**WHAT IS NEEDED**
Revise the stretch from "If (C.1) holds, then" through "described as (C.1)." in the iterated logarithm text, swapping "described" for "given".

**SOURCE TEXT**
Taking the limit on both sides of the above equation, result (3.4) follows.

Equation (3.5) can be proved similarly. □

Lemma 3.3 (Law of the iterated logarithm on ${S}_{n}$ defined by (3.1))

If (C.1) holds, then

$\mathbb{P}\left\{{\left(1+2\alpha \right)}^{1/2}-1\le \underset{n\to \mathrm{\infty }}{\overline{lim}}\frac{{S}_{n}}{{\left(2{\sum }_{1}^{n}{a}_{j}^{2}{log}_{2}{\sum }_{1}^{n}{a}_{j}^{2}\right)}^{1/2}}\le {\left(1+2\alpha \right)}^{1/2}+1\right\}=1$
(3.11)

and

$\mathbb{P}\left\{-{\left(1+2\alpha \right)}^{1/2}-1\le \underset{n\to \mathrm{\infty }}{\underline{lim}}\frac{{S}_{n}}{{\left(2{\sum }_{1}^{n}{a}_{j}^{2}{log}_{2}{\sum }_{1}^{n}{a}_{j}^{2}\right)}^{1/2}}\le -{\left(1+2\alpha \right)}^{1/2}+1\right\}=1.$
(3.12)

Here α is described as (C.1).

Proof According to (3.1), it is clear that $\xi \left(2\right),\dots ,\xi \left(j+1\right),\dots$ is an i.i.d. random variable sequence and, moreover, $\mathbb{E}\xi \left(j+1\right)=0$, $\mathbb{E}{\xi }^{2}\left(j+1\right)=1$. Setting ${a}_{n}=1$, ${X}_{n}=\xi \left(n+1\right)$ for any $n\in {\mathbb{N}}_{1}$, it is obvious that ${\sum }_{j=1}^{n}\xi \left(j+1\right)={\sum }_{j=1}^{n}{a}_{j}{X}_{j}$, which satisfies the conditions of Theorem 3.1. In ${S}_{n}\left(2\right)$, letting ${X}_{j}=\xi \left(j+2\right)$, $\mathrm{\forall }j\in {\mathbb{N}}_{1}$, it is clear that ${\sum }_{j=1}^{n}{a}_{j}^{2}\to \mathrm{\infty }$ ($n\to \mathrm{\infty }$) by (C.1). By (3.3), it is found that there is $c>0$ such that $\frac{{a}_{n}^{2}}{{\sum }_{j=1}^{n}{a}_{j}^{2}}\le \frac{c}{n}$. It is also known that ${S}_{n}\left(2\right)={\sum }_{j=1}^{n}{a}_{j}\xi \left(j+2\right)={\sum }_{j=1}^{n}{a}_{j}{X}_{j}$ which satisfies the conditions of Theorem 3.1. Hence

$\mathbb{P}\left\{\underset{n\to \mathrm{\infty }}{\overline{lim}}\frac{{\sum }_{j=1}^{n}\xi \left(j+1\right)}{{\left(2n{log}_{2}n\right)}^{1/2}}=1\right\}=1,$
(3.13)

**DATASET EXCERPT**
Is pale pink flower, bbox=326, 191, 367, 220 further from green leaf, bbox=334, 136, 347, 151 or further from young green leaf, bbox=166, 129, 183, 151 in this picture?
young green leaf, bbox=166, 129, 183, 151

**PROBLEM SOLUTION**
If (C.1) holds, then

$\mathbb{P}\left\{{\left(1+2\alpha \right)}^{1/2}-1\le \underset{n\to \mathrm{\infty }}{\overline{lim}}\frac{{S}_{n}}{{\left(2{\sum }_{1}^{n}{a}_{j}^{2}{log}_{2}{\sum }_{1}^{n}{a}_{j}^{2}\right)}^{1/2}}\le {\left(1+2\alpha \right)}^{1/2}+1\right\}=1$
(3.11)

and

$\mathbb{P}\left\{-{\left(1+2\alpha \right)}^{1/2}-1\le \underset{n\to \mathrm{\infty }}{\underline{lim}}\frac{{S}_{n}}{{\left(2{\sum }_{1}^{n}{a}_{j}^{2}{log}_{2}{\sum }_{1}^{n}{a}_{j}^{2}\right)}^{1/2}}\le -{\left(1+2\alpha \right)}^{1/2}+1\right\}=1.$
(3.12)

Here α is given as (C.1).